• _SOURCE PASSAGE_:
=== Begin Enclosure ===
The HR20 _does_ have Viiv support.


----------



## Kevin Dupuy (Nov 29, 2006)

DustyTrail said:


> Don't tease me like that...


I don't know, I liked my old UltimateTV. (Sold it in 02, now wishing I hadn't)


----------



## TheRatPatrol (Oct 1, 2003)

Kevin Dupuy said:


> I don't know, I liked my old UltimateTV. (Sold it in 02, now wishing I hadn't)


I still have mine here, going strong now for 5 years, never had a missed recording, never had to reboot it.


----------



## DustyTrail (Nov 13, 2006)

Kevin Dupuy said:


> I don't know, I liked my old UltimateTV. (Sold it in 02, now wishing I hadn't)


That's what I meant. I've still got 2 utv's I'm considering sending out for repair.


----------



## bobnielsen (Jun 29, 2006)

As long as they don't go back to the old RCA receiver UI, I could probably care less!


----------



## Kevin Dupuy (Nov 29, 2006)

bobnielsen said:


> As long as they don't go back to the old RCA receiver UI, I could probably care less!


That's what the R15 UI reminds me of... my origional RCA recivers. Oh...


----------



## Bobman (Jan 3, 2006)
=== End Enclosure ===
• _SUPPLIED DATA_:
=== Begin Enclosure ===
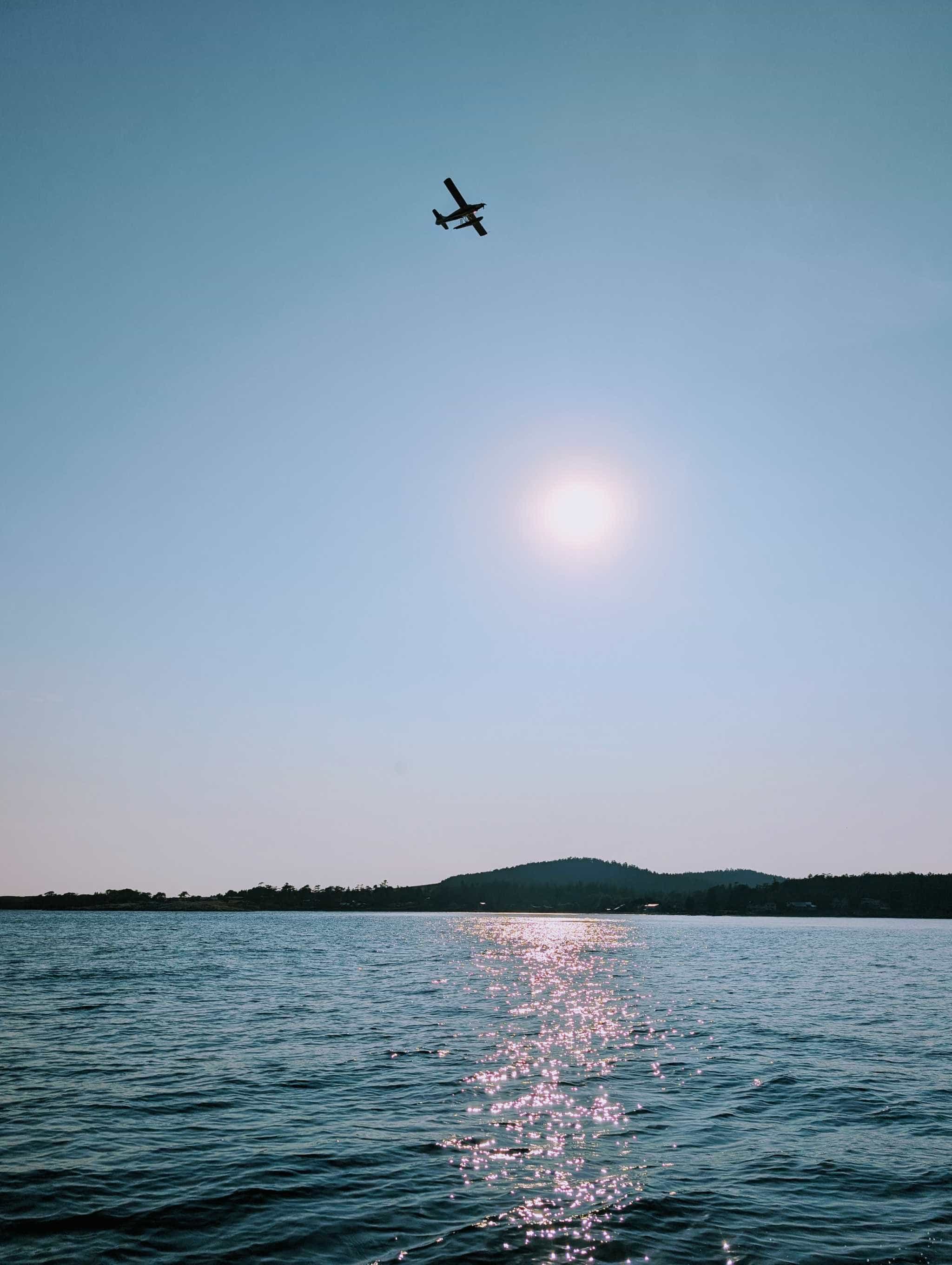 view of a plane flying over water with some land visible but blue overwhelms the image.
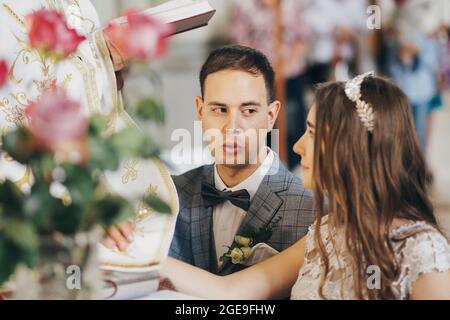 Stylish emotional bride and groom making oaths and holding hands on holy bible during matrimony in church. Wedding ceremony in cathedral. Classic wedd Stock Photo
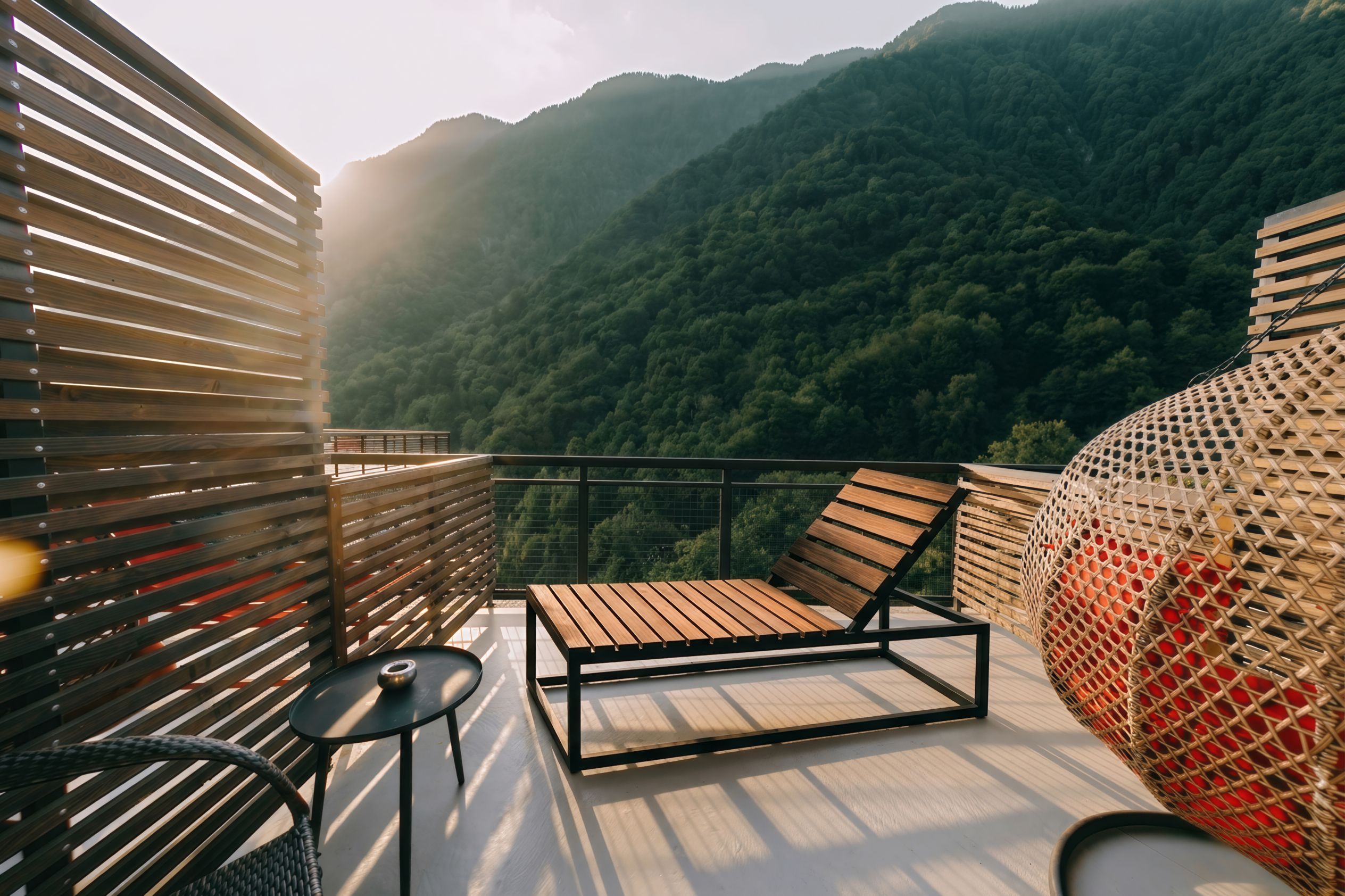 A balcony with a wooden chair and table, overlooking a forested mountain.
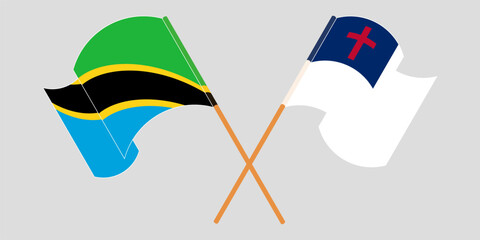 Crossed and waving flags of Tanzania and christianity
=== End Enclosure ===
• _TASKS TO PERFORM_:
a – Decide whether each statement below agrees with the forum thread, and quote the words that settle it. (i) TheRatPatrol's UltimateTV has never needed a reboot. (ii) Kevin Dupuy sold his UltimateTV in 2003. (iii) DustyTrail has two UltimateTV units that might be sent out for repair.
b – Print the stretch of the forum thread that begins at the words "## TheRatPatrol (Oct" and ends after the words "to reboot it.".

• _ANSWER SET_:
a –
(i) Yes: "never had to reboot it."
(ii) No: "Sold it in 02, now wishing I hadn't"
(iii) Yes: "I've still got 2 utv's I'm considering sending out for repair."

b –
## TheRatPatrol (Oct 1, 2003)

Kevin Dupuy said:


> I don't know, I liked my old UltimateTV. (Sold it in 02, now wishing I hadn't)


I still have mine here, going strong now for 5 years, never had a missed recording, never had to reboot it.